Calgary’s Chinatown threatened in the 1970s and 1980s
Despite averting demolition in the 1960s, Calgary’s Chinatown continued to face threats in the 1970s and 1980s. In 1973, the construction of the federal government complex forced the relocation of 200 Chinatown residents. That year the Bow Trail extension was revived and was only defeated due to the unyielding efforts of the Chinese community.

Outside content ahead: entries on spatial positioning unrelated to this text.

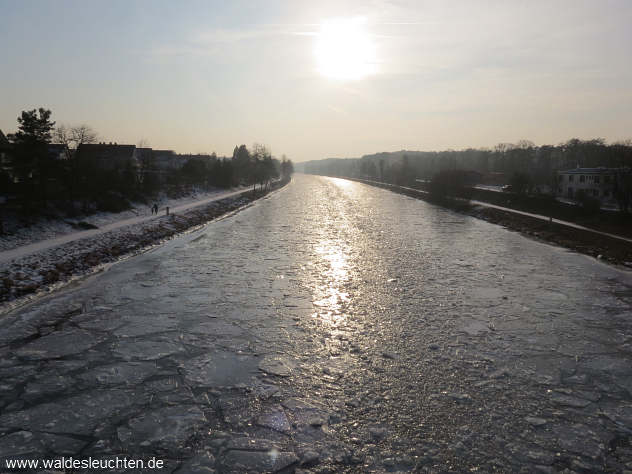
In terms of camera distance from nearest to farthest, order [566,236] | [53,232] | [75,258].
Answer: [75,258], [53,232], [566,236]

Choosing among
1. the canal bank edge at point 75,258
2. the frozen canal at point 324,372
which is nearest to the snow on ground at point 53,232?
the canal bank edge at point 75,258

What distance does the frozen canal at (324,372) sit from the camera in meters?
4.50

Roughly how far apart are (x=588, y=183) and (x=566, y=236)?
34595mm

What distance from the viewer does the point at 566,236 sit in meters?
23.2

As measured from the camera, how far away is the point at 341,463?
4281mm

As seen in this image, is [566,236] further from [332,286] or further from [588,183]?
[588,183]

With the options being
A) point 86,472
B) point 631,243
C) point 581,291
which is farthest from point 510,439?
point 631,243

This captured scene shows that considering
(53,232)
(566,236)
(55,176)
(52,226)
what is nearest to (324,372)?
(53,232)

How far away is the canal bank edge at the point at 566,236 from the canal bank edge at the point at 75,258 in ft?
72.0

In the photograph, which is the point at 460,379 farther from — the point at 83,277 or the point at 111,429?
the point at 83,277

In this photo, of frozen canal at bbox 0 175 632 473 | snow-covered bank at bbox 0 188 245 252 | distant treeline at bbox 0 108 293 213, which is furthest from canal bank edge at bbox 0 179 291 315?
distant treeline at bbox 0 108 293 213

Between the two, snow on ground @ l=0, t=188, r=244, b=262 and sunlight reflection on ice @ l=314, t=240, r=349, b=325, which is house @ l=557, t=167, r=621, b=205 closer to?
sunlight reflection on ice @ l=314, t=240, r=349, b=325

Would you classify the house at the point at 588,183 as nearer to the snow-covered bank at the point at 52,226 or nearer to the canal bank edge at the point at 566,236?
the canal bank edge at the point at 566,236

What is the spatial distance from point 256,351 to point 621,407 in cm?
594
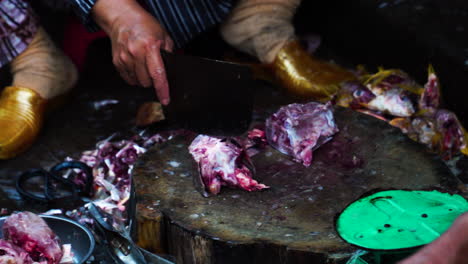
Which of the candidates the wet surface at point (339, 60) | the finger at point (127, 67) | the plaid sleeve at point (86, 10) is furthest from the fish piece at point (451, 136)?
the plaid sleeve at point (86, 10)

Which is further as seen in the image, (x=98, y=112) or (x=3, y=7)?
(x=98, y=112)

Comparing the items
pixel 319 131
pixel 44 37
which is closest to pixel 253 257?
pixel 319 131

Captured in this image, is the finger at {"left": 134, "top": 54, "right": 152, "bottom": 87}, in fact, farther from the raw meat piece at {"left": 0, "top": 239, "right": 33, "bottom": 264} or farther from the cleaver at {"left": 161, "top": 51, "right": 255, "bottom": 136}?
the raw meat piece at {"left": 0, "top": 239, "right": 33, "bottom": 264}

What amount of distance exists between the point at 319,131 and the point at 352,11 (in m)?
1.96

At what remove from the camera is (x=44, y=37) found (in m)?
3.75

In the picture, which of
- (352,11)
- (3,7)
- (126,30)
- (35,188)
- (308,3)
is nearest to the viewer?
(126,30)

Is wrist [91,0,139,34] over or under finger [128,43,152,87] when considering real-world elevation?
over

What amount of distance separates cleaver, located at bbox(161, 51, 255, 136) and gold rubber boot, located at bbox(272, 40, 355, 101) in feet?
3.65

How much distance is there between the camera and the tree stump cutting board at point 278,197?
1958 millimetres

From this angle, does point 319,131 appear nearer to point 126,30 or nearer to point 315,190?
point 315,190

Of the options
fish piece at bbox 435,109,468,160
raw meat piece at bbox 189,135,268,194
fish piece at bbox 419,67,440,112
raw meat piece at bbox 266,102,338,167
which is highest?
raw meat piece at bbox 189,135,268,194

In the early 1980s, Chinatown’s potential caught the attention of several land developers due to its proximity to downtown. These developers wanted to construct extremely high-density buildings that would destroy the unique character of Calgary’s Chinatown. Once again a determined group of community members joined forces to save Chinatown. In 1983, a Chinatown development committee was formed that brought together community and corporate interests. A compromise was thus reached allowing developers greater building density and land reclassification, while giving the community free property and funds to help build the long-desired cultural centre.
Calgary’s Chinatown Today
Calgary’s Chinatown has come along way since it was described as a “festering sore” by the Calgary Herald in 1910 . Today it boasts modern shopping centres, several residential towers for seniors and numerous restaurants that attract Chinese and non-Chinese patrons alike. Perhaps its most dynamic focal point is the Calgary Chinese Cultural Centre, which is modeled after the Temple of Heaven in Beijing. Inside the pagoda-shaped building, visitors can take in the intricately detailed ceiling and columns featuring gold-leaf lotus patterns. Aside from being a tourist attraction, this structure is arguably a testimony to the resiliency of Chinese Calgarians and their efforts to protect and revitalize Chinatown.